|
If By Chance There Is Memory in Your Slumber
In sleep, do you slip-slide back
recall me, your blue-eyed daughter
fine brown hair braided, ribboned.
While you drift
are you back in the red brick house
peeling parsnips, plucking chicken
lighting Friday night candles —
or are you a child yourself, clutching tightly
to your own mother’s firm warm hand.
I enter your narrow bedroom
glimpse the hills of your body
under the blue flowered afghan,
your snow-white hair matted, tousled.
You stir, utter sounds I can’t unravel.
It’s been a year since we last spoke.
I settle myself comfortably
on the padded rocker,
gaze out the window at the gray sky,
listen to thunderstorms pummel the roof,
throaty black crows in the yard
flapping, cawing.
Where do you go when your eyes close?
Is your mind the empty slate
that greets you upon wakening.
Or if by chance
there is memory in your slumber,
I wish you, my darling Mother,
the sweetest of dreams.
That
Certain Blue
|
photo: Sharon Lask Munson |
|

photo: Keith Munson
|
Ensemble
The diners
are passionately
devouring —
but it is the cook
peeking
through swinging doors
who feels
the fullness
of roasted duck
in plum sauce,
a generous man
softly swinging
his wooden spoon,
like a conductor
at the helm
of woodwind and brass.
That
Certain Blue
|
Full Throttle
Southbound I-5
we tear into the fast lane
pass fields, winter drab
sheep in pastures, mud splattered,
Century farms, dormant, set back.
Chuck Berry’s voice spills
from Classic Rock Station
KJMX, 99.5 FM.
I move to the music, seat belt straining
fingers strumming, singing along —
you, loving the driving
the open road
freedom of a fast car
turn up the volume.
We pass nurseries closed for the season,
flocks of Trumpeter Swans overhead,
newborn lambs on grassy slopes
shakily bent toward their mothers.
Sliding close on the bench seat
I slip off my shoes
rub the smooth burnished leather
of your freshly polished cowboy boots.
Meadowlands give way
to rugged hilly terrain.
We weave our way up the mountain
traveling the highway, visibility clear
throttle up.
That
Certain Blue
|

photo: Sharon Lask Munson
|
photo: Keith Munson |
Table Manners
Aunt Rose serves baked ham for dinner
unfamiliar pink meat
topped with pineapple and brown sugar.
We sit in the silent dinette
eyes downcast, fingering stitching
on the green damask cloth on our laps.
My father’s face, turned.
Mother’s lips, pursed.
I listen for the roar from above.
God of Abraham, Isaac, and Jacob
God of sliced brisket and pickled whitefish
God of stuffed kishke and noodle kugel
God of two sets of dishes, milchike and flaishig
God of Sunday morning brunches
creamed herring, cheese blintzes, dairy dinners.
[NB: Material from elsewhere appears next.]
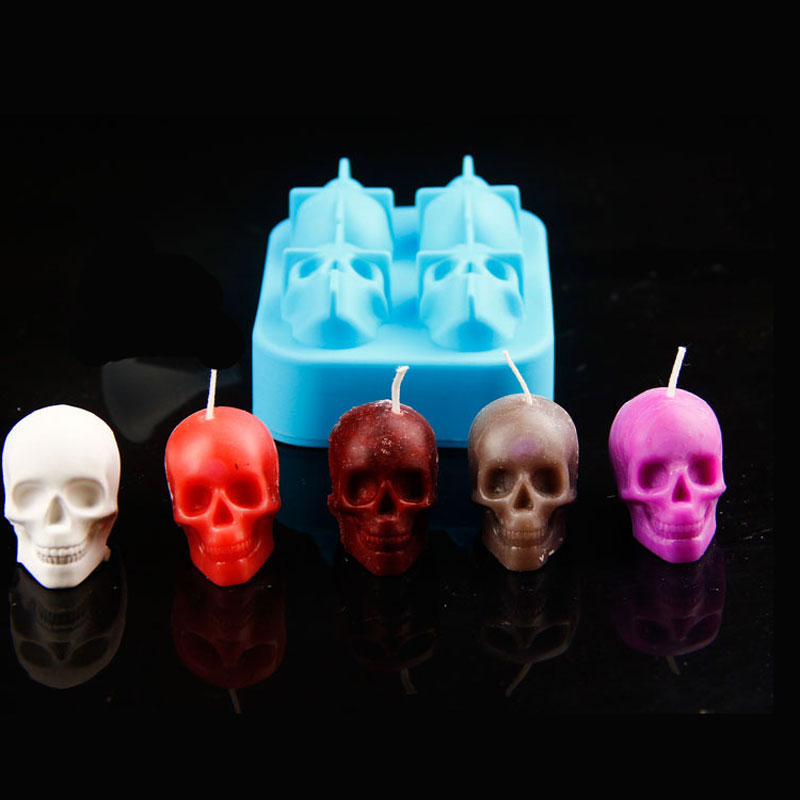 Halloween Party Accessories 3D Skull Silicone Mold For DIY Handmade Craft Candle Making Mould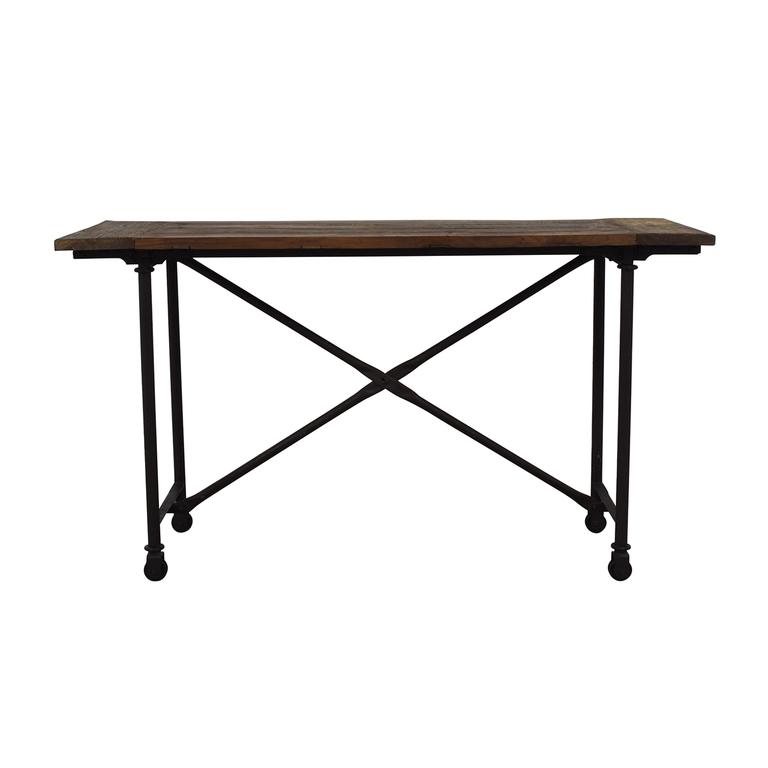 Restoration Hardware Restoration Hardware Rustic Flatiron Table for sale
I move pieces of ham around my plate
like knights on a checker-board
slip them under mounds of potatoes
wondering if God, like me
plays at being polite.
Stillness
Settles Down the Lane
|
Only the Names Remain
Mozart’s Magic Flute
floats through open windows.
Children chant Leansies-Clapsies, jump rope.
Mothers walk two blocks for a loaf of Silvercup.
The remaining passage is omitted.